### Текст для чтения

Все мы – участники последних актов драмы распада традиционной большой семьи. Начавшись где-то в середине XIX века, она завершилась уже в коренной России, а сейчас перемалывает народы Северного Кавказа, Сибири, Дальнего Востока. Такова неотвратимая логика модернизации. Бессмысленно спрашивать, хорошо это или плохо, смешно пытаться что-то реставрировать. Проблема в другом – в новом механизме трансляции экзистенциального и личностного культурного опыта от поколения к поколению.
Человек, живущий в эпоху модернизации, попадает в такую коллизию: мир, в который пришел я, разительно отличается от мира, в который пришли мои внуки. Это отличия системные и настолько значительные, что без специальных усилий, без образного художественного слова, без апелляций к живому человеческому чувству я не смогу объяснить, показать важные для меня фрагменты опыта и собственного мировидения. Без серьезного личностного напряжения ни я сам, ни логика моей жизни, ни мое поколение, ни страна, в которой я прожил свою жизнь, не постижимы для моих внуков. И поскольку я не писатель и не кинорежиссер, большая часть моего внутреннего опыта уйдет вместе со мною.
Но ключевые фрагменты опыта человек стремится передать своим потомкам.

######
### Раздел данных

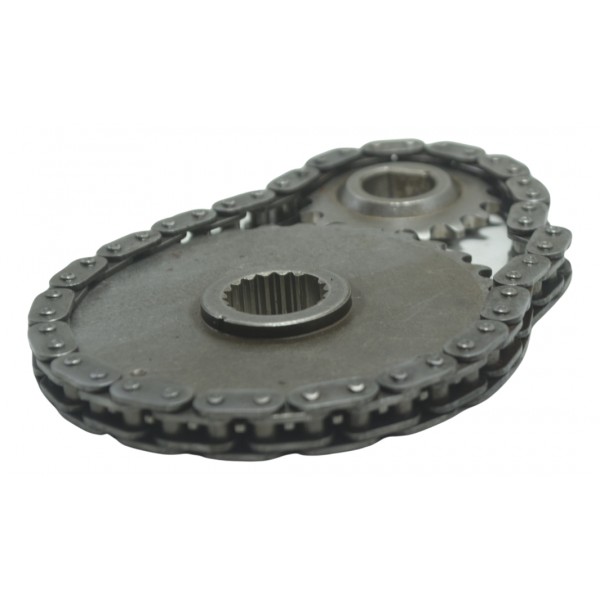 Corrente Engrenagem Coman Harley Electra Glide Cvo 110 12-13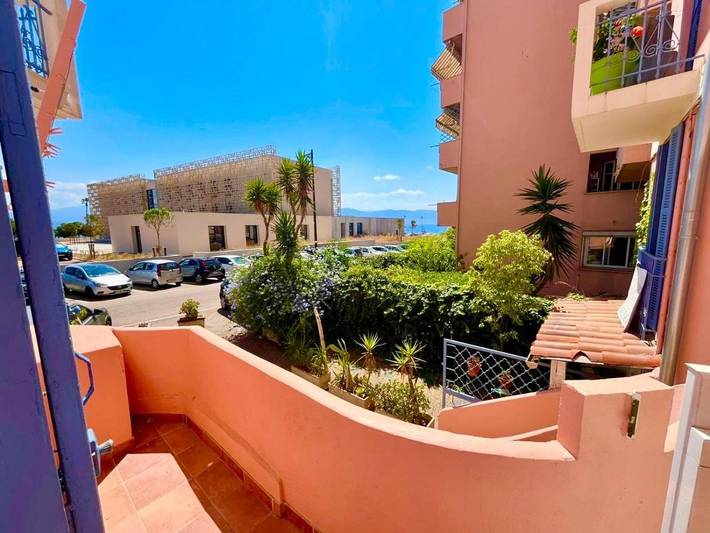 Gîte pour 6 personnes, avec vue et balcon dans Plage Trottel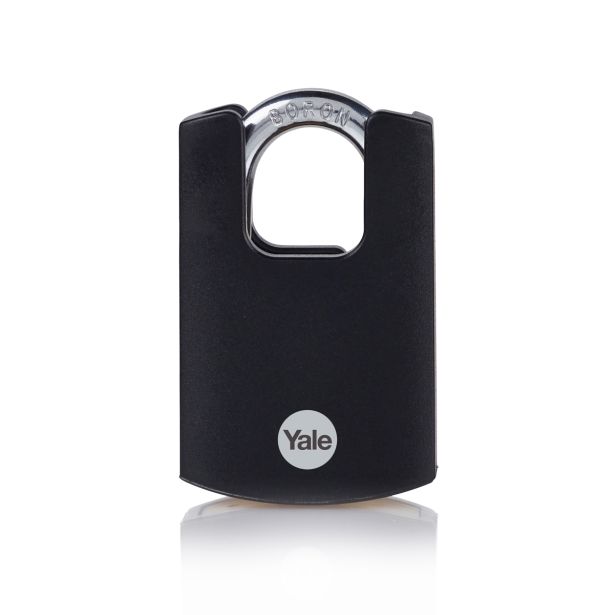 CILINDRIČNA OBEŠANKA 40MM YALE HIGH SECURITY, ODPORNOST PROTI KOROZIJI, 1 KOS S 3 KLJUČI, EN 12320:2012 - VARNOSTNI RAZRED 2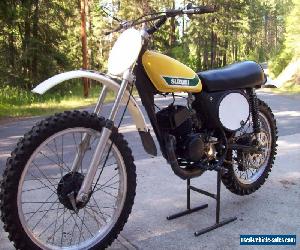 1973 Suzuki TM125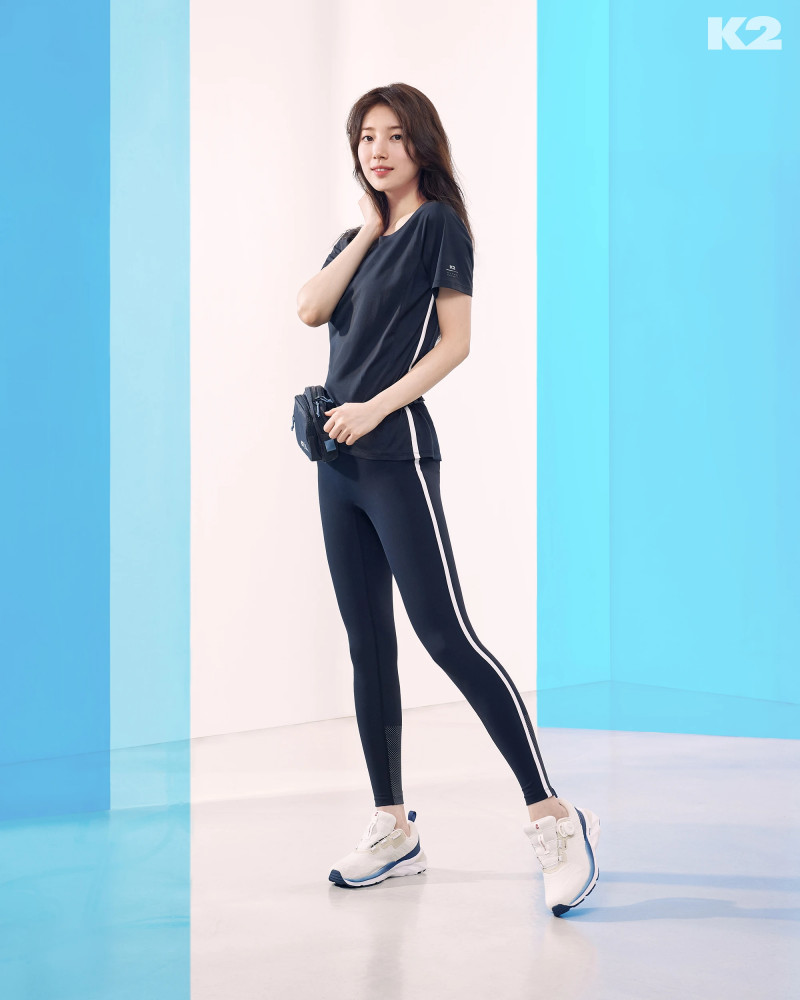 Bae Suzy for K2 2021 SS Collection documents 7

######

■ Что требуется ■
Можете ли вы слово в слово повторить из приведенного выше текста о распаде большой семьи всё от «Человек, живущий в» и вплоть до «передать своим потомкам.»?

■ Результат задания ■
Человек, живущий в эпоху модернизации, попадает в такую коллизию: мир, в который пришел я, разительно отличается от мира, в который пришли мои внуки. Это отличия системные и настолько значительные, что без специальных усилий, без образного художественного слова, без апелляций к живому человеческому чувству я не смогу объяснить, показать важные для меня фрагменты опыта и собственного мировидения. Без серьезного личностного напряжения ни я сам, ни логика моей жизни, ни мое поколение, ни страна, в которой я прожил свою жизнь, не постижимы для моих внуков. И поскольку я не писатель и не кинорежиссер, большая часть моего внутреннего опыта уйдет вместе со мною.
Но ключевые фрагменты опыта человек стремится передать своим потомкам.